Exercise set —
1: Decide whether each statement agrees with the blog excerpt below. For each, answer yes or no and quote the deciding words of the blog excerpt. (a) The writer has children. (b) Family House is one of the writer's clients. (c) In Paris, the time difference made the writer wake up early.
2: Extend the blog excerpt below, picking up after its final line.

Document passage —
--
Saturday, December 21, 2013

Last bites

If there is anyone out there who actually wants to make or eat more Christmas cookies, here's a little trio I made recently that were a pretty big hit:

Ginger-spiced molasses cookies
Espresso shortbreads
Pierre Herme chocolate sables

Christmas is upon us in a big way and while I have only a medium-interest in the holiday itself, not being remotely religious, nor having children to ruin with piles of gifts, I do enjoy some things about the season. For one thing, time off. Even for the self-employed, there is time off (it's just unpaid). Also, there's some holiday cheer to be had. And finally, I soak up the spirit of generosity that seems to overcome many of us.

While this season is a joyful one for lots of us, it's also difficult for many. Therefore, I encourage you to donate either time or money if you have either to spare to help make others' experiences of these next few weeks a little better. Some ideas if you need them (and only the first happens to be a client, so don't think this is a plug of self-interest):

Family House
San Francisco/Marin Food Bank
Meals on Wheels
On Lok Lifeways
Toys for Tots
PAWS (Pets Are Wonderful Support)

This is my last post for the year, as we are off to Kentucky in a few days.  So, see y'all in 2014. Best wishes from me, the huz, Soph, and Santa Hedgie.

Wednesday, November 27, 2013

Eat, drink, and be thankful

This is a yellow lab puppy born recently at Guide Dogs for the Blind, one of my clients. He's so tiny, he fell asleep in his food bowl!

I hope on this Thanksgiving, you have the good fortune to be off work, surrounded by family and friends, full of delicious food, and headed toward a similar blissful state as this puppy (though hopefully you'll manage it with more dignity). I know I am thankful for good health, good luck, good people in my life, and my very good dog.  Wishing you all the best, too.

Saturday, November 2, 2013

Paris, France

Since we returned from our trip a few weeks ago, many friends have kindly asked what we did in Paris. We have answers: we ate great food, went to museums,  saw lots of churches, strolled along the Seine.  These things are all true. But, the real beauty of the trip can be explained in our daily routine: wake up (late, because a 9-hour time difference is no joke), eat something delicious for breakfast, walk around, see some art or old buildings, eat something delicious for lunch, walk around,  stop for a glass of wine, walk around some more, take a short nap back at the apartment, go out for an apertif, eat something delicious for dinner, find a place to drink a last glass of wine outside and people watch until midnight or so.  This may seem repetitive, but no two days were alike and every day was perfect.

Here are some things we did and saw.

Admired the many enormous blue doors.

Ate tiny French donuts.
--
Data extract —
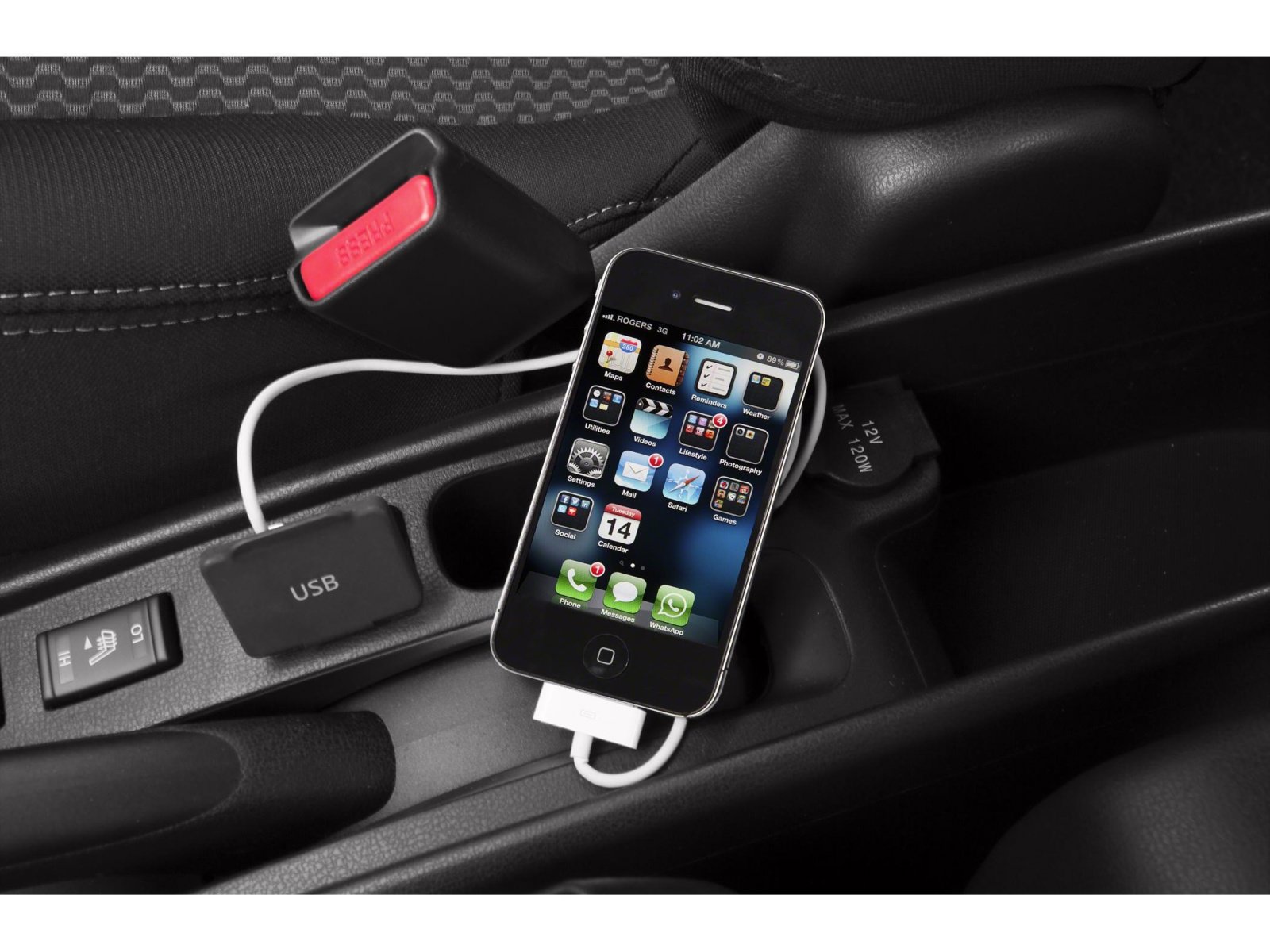 Used 2015 Nissan Versa Note SV image 10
--
Responses to the exercise —
1:
(a) No: "nor having children to ruin with piles of gifts"
(b) Yes: "only the first happens to be a client"
(c) No: "wake up (late, because a 9-hour time difference is no joke)"

2:
 Went to the Musee d'Orsay.

Ate salty shrimps with creamy mayonnaise.

Admired this brilliant contraption: bread slicer designed like a paper cutter.

Marveled at the tiny gas stations.

Drank coffee.

Pondered life at the Rodin Museum.

Had glasses of wine here.

 And here.

And here, a wine bar and bookstore.

We ate apple turnovers alone the Seine.

And perused the local farmers markets, which were full of beautiful produce, as well as stands selling the usual charcuterie and crepes, but also Moroccan and African food.

We ate here (burrata with mozzarella, prosciutto, olive oil, and crumbled hazelnuts; monkfish with spinach; dourade with tomato risotto).

And here (crab and potato cake; tartare of oysters, salmon, and shrimp; sea bream with pesto and vegetable fritters).

And here...

Where I had haddock vitrine with sweet pepper puree...

And roast chicken with potatoes Dauphine.

We rode the Batobus.

And admired the skyline.

Shopped for books and art along the river.

 And ate cured meats and cheeses at every opportunity.

We saw French dogs and pined for ours.

Sighed over the Hotel de Ville at night.

Looked at art.

 Looked at people looking at art.

Ate American cheeseburgers.

Wondered what this was and contemplated stealing it for a joy ride.

 Stumbled across this guy.

 And practiced looking French.

In addition to the food described above, we had lovely meals at past favorites Fish and Le Comptoir du Relais. But some of our favorite experiences were at new, very casual spots: a tartine of creamy cheese, smoked duck, and walnuts (which were in season and therefore everywhere) at La Tartine; chicken tagine with dried apricots and polenta at Glou; ham and butter sandwiches from one of the many local bakeries. At Les Temps des Cerises, they won my heart from the moment we sat down and they placed before us a plate of perfect French radishes with a tiny wooden bowl of sea salt.

Some of the best food we had was at Frenchie, where we not only enjoyed foie gras with figs, guinea hen with eggplant, squid ink, and olives, and trout with kale and spaghetti squash, but the company of Camille and her husband, Nick. Camille is the pastry chef for Frenchie To Go, which was pretty lucky for us because we were able to ride her coattails and get star treatment that night, including complimentary champagne and the most outrageous last course I have ever had, a small sort of shepherd's pie. I don't often think of eating oxtail stew topped with bechamel (or mashed potatoes, as the husband claims--either way it was deliciously creamy) at the end of a meal, but I can no longer think of a reason why not.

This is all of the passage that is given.